This is not people worried about some "Hypothetical" They are flat out telling us what it is they want to do.
To give you some other examples already attempted:
- In 2005, Canada's telephone giant Telus blocked customers from visiting a Web site sympathetic to the Telecommunications Workers Union during a contentious labor dispute.
- In April, Time Warner's AOL blocked all emails that mentioned
EchoDitto -- an advocacy campaign opposing the company's pay-to-send e-mail scheme.
- Shaw, a major Canadian cable, internet, and telephone service company, intentionally downgrades the "quality and reliability" of competing Internet-phone services that their customers might choose -- driving customers to their own phone services not through better services, but by rigging the marketplace.
They not only want us to pay to use their network, but they then want to tell us what we can and can not do with that service we're paying for. The path their taking us down will destroy the two-way nature of the internet.
This isn't about "politicians". This isn't politicians pushing this movement, it is every day people coming together. This was something the politicians and Telecomms were trying to slide through quickly and quietly thinking no one would notice...and the people stood up and said "WTF, No!"

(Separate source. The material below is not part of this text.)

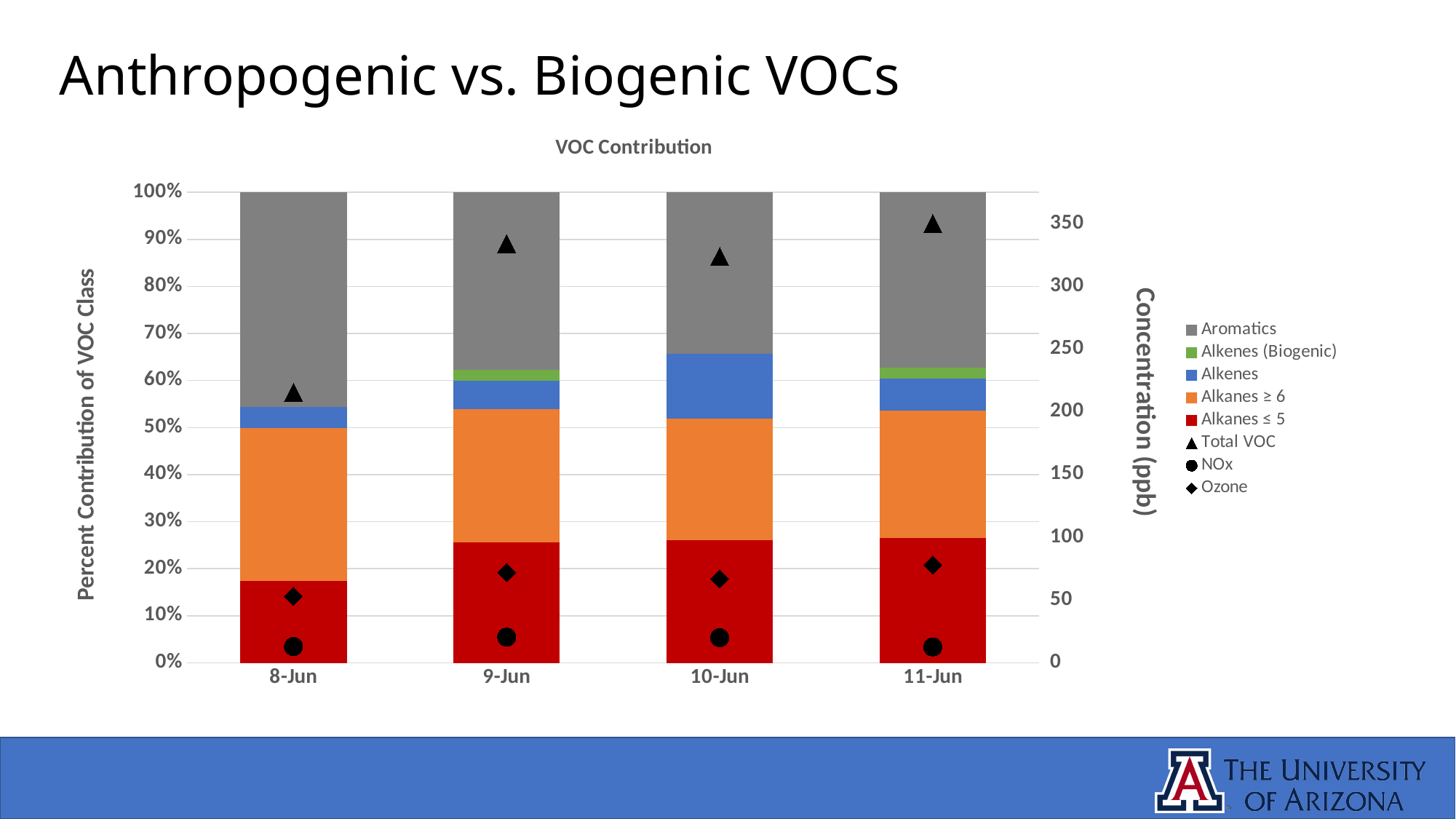
Which date has the larger Total VOC concentration, 8-Jun or 9-Jun? 9-Jun On which date is the Total VOC concentration highest? 11-Jun On which date is the Total VOC concentration lowest? 8-Jun On which date is the Ozone concentration lowest? 8-Jun What is the title of the chart? VOC Contribution Is the percent contribution of Alkanes ≤ 5 on 8-Jun greater or less than 20%? less What kind of chart is used to show the VOC class contributions? bar chart How many dates are shown on the x axis of the chart? 4 What is the label of the right-hand vertical axis? Concentration (ppb) Is the Total VOC concentration on 8-Jun greater or less than 250 ppb? less Is the Total VOC concentration on 11-Jun greater or less than 300 ppb? greater How many series does the legend list? 8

The digital "super highway" is a great analogy for it. The "Pipes" they "own" are fundamental to the digital transportation of all information in our country, it is why they are given amazing amounts of TAX PAYER MONEY to maintain, upgrade, and keep those "pipes" going. People do not have a problem with them mandating a price for a certain over all speed....its done now, that's fine, it makes sense. But when it starts getting to where they begin to segment the internet, that's where the problem is.